Наступил день, когда ножки его держали не подгибаясь. Наступил день, когда он сделал слабый, но рывок. Наступил день, когда в сарае, опираясь спиной на ладони матери, сделал слабый, но шаг. Пора собираться.

С годами мыслями возвращаясь в тот этап жизни, она всякий раз благодарит, что этот период пришелся с мая по жаркий октябрь. Она была уверена, что чудо произошло благодаря морю и солнцу.


Она вернулась с сыном в город, откуда все начиналось. Город мамы. Город, где ее ждал сын. В этот же день пошла к Марине. Дверь отворила ее мама, которую не узнать. Седая. Впавшие глаза. Махонькая. Сухонькая.
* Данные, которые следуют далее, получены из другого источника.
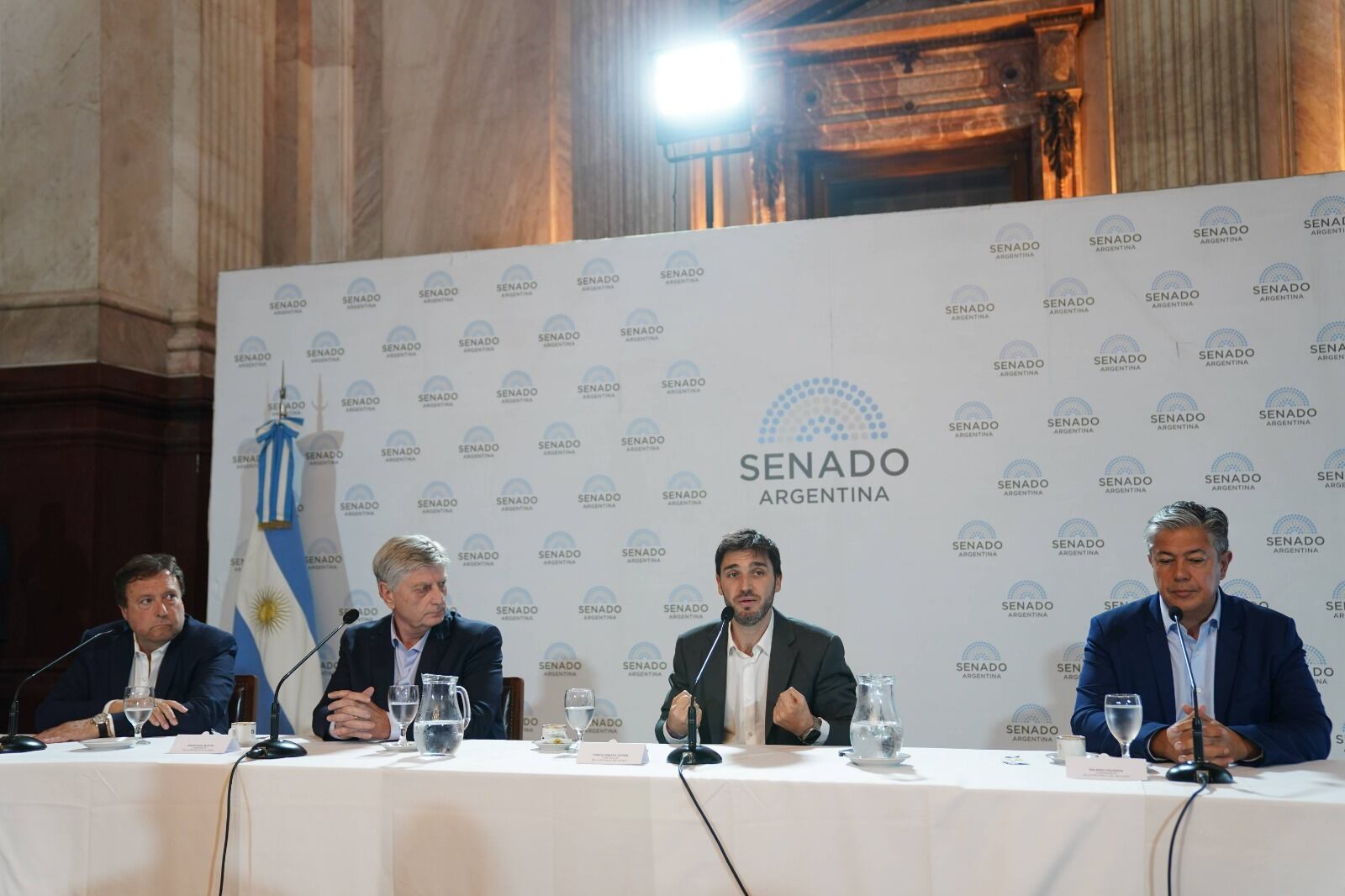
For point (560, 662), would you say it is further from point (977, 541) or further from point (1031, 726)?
point (1031, 726)

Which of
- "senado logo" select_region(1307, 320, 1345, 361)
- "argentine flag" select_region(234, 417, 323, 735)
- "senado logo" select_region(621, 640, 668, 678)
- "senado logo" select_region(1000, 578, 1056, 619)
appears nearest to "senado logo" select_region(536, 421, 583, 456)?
"senado logo" select_region(621, 640, 668, 678)

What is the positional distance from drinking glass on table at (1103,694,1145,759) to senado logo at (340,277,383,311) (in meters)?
3.99

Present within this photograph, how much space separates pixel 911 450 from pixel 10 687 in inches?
168

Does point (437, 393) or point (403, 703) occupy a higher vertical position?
point (437, 393)

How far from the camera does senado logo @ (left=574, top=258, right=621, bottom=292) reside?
209 inches

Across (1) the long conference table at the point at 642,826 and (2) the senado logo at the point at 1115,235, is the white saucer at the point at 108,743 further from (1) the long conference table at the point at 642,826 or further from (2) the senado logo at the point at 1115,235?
(2) the senado logo at the point at 1115,235

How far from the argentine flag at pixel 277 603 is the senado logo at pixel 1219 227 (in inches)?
156

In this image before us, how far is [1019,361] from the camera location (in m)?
4.86

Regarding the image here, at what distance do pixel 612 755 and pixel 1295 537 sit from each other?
3093 mm

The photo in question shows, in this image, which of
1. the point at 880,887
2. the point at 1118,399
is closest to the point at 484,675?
the point at 880,887

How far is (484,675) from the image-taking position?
360 centimetres

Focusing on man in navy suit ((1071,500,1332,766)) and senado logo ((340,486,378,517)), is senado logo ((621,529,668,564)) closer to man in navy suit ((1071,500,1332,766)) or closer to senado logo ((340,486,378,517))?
senado logo ((340,486,378,517))

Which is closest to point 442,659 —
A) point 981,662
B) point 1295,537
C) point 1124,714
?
A: point 1124,714

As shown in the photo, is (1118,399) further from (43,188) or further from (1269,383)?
(43,188)
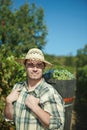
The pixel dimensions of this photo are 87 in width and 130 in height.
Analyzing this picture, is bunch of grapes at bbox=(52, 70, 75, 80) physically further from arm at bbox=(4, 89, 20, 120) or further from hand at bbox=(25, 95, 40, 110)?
hand at bbox=(25, 95, 40, 110)

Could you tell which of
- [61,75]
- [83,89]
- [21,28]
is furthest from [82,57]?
[61,75]

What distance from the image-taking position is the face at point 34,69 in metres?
2.50

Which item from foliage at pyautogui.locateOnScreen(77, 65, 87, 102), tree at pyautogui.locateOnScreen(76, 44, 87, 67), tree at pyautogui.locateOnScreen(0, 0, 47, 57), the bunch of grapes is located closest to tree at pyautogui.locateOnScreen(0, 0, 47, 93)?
tree at pyautogui.locateOnScreen(0, 0, 47, 57)

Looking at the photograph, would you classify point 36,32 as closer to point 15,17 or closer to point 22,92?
point 15,17

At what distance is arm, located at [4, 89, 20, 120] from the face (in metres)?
0.21

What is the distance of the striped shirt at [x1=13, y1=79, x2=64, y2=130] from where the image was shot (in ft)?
7.65

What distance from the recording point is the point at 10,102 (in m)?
2.45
– Дина… Диночка… – слова глухо упали вниз.

– Нина Андреевна, здравствуйте. – Дина вдруг не смогла произнести ни слова. Стало душно. Страшно.

– Проходи. – Слегка качнувшись, Нина Андреевна посторонилась.

– Нина, кто пришел?

– Не волнуйся, Коленька, это Дина.

– Дина? Кто это?

Нина Андреевна, провела Дину на кухню. – Диночка, чай?
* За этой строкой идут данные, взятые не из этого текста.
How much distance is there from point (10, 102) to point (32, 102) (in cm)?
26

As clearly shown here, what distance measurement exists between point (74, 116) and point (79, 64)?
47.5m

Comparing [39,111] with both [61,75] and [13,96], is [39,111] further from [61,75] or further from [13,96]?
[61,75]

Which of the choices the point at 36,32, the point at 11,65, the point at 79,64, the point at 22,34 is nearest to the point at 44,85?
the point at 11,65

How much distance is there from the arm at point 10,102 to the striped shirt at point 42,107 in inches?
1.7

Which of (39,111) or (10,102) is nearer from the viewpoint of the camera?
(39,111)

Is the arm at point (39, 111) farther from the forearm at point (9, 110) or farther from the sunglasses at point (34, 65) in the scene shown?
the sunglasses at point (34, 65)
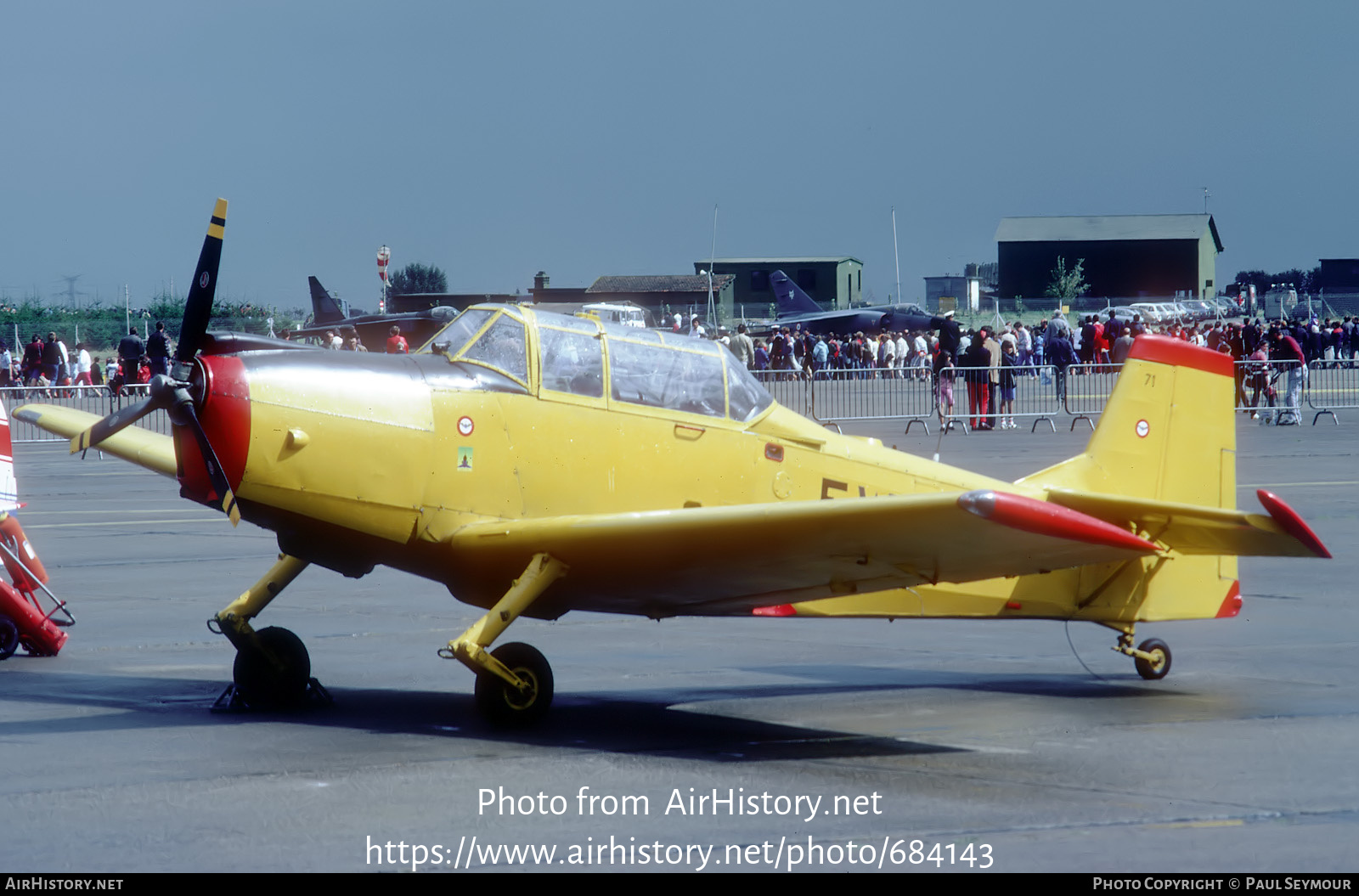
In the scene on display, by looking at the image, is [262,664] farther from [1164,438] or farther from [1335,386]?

Дина отчего-то все не спрашивала про Марину с Ванечкой. На столе одиноко стояла ваза с вареньем из прозрачных ранеток на ветке. Чай остыл. Покрылся холодным неприютным налетом зелено перламутрового оттенка, как у мухи падальщицы. Дина с ужасом слушала тихий рассказ Нины Андреевны. Провожая взглядом движение истончавшейся кожи рук. Изогнутые пальчики теребили, разглаживали вязанную крючком скатерть, надолго застревая в узорах, затем вновь теребивших, гладивших, словно желавших разгладить шероховатость и задуманную вязь ажура. Через коридор доносились тяжелые вздохи Николай Николаевича. Казалось, в этот дом не врываются звуки города. Отключено радио. Не включается телевизор. Никто не желает ни слышать-ни смотреть. Достаточно своей истории. Хватает своего горя.

– Ванечка не вышел из состояния, в котором ты видела его в последний раз. Нам с Колей было больно наблюдать Марину, не покидающую его ни днем, ни ночью. Нас убивали ее мечты, думаю, ты понимаешь, о чем я. Зима. Пурга. Метели. Дожди. Жара. Раннее утро. Ночь. Мы ходили по городу. Сидели в кулинарии. Марина словно забыла, что у нее есть муж. Сережа с порога бежал к ним, не выходил из спальной до утра. Предложишь горячего чаю-пирожков, а он, как Марина, ничего не хочет. И не знаешь, кому больнее – ему, не смеющего с подушкой уйти в зал, остаться у друга посмотреть футбол, или нам, родителям, чей единственный ребенок сходит с ума со своим единственным ребенком. Иногда впрямь, казалось, она сошла с ума. Врачи предложили сдать Ванечку. Она словно не слышит. Купала, кормила, одевала и все время разговаривала с ним. Мы взяли ответственность. Попросили Марину сходить за молоком, сославшись, что папа плохо себя чувствует. Как только она ушла, врачи с Сережей забрали Ванечку. Марина с порога спросила, – Почему тихо, что с Ванечкой? – Бросила бидон. Ринулась в комнату. Мы не решились пойти следом. Она все поняла. Мы услышали звук открываемого окна. Когда поняли, было поздно. Она не мучилась, ушла сразу.


Дина шла по проспекту. Слезы застилали видимость. Вспомнился институт педиатрии. Мама Настеньки из Караганды, семнадцатилетняя соплюшка, девчонка–девчонкой, колченогая, тонюсенькая, с жиденькими косичками, конопатая, всегда в одном ситцевом платьишке. Однажды поставила подпись под заявлением и вышла из кабинета Веры Павловны. Никто из мам не осудил и не обсуждал случившееся. Кто как мог поддержал ее объятием-похлопыванием, приласкав-погладив. В отделении мамы мало разговаривали. Свободное от процедур время гуляли с детьми. Кто-то, поставив на свои ноги безжизненные ножки ребенка, ходил в надежде на чудо. Кто-то катал детей в колясках. На скамейке читал сказки, показывая иллюстрации в отсутствующие глаза. Утром выяснилось, та самая, которая сама ребенок, мама Насти, с торчащими коленками, с косичками, как согнутые прутики сбежала из института вместе с Настей. Вспомнился последний разговор с Мариной «Дина, вы только выздоровейте, за себя и за нас с Ванькой. Слышишь, не сдавайся и не сдай его. Я не сдамся и не сдам его. Даю слово, и ты дай слово.» Наверное, у мам безнадежно больных детей, негласный кодекс «не сдаваться».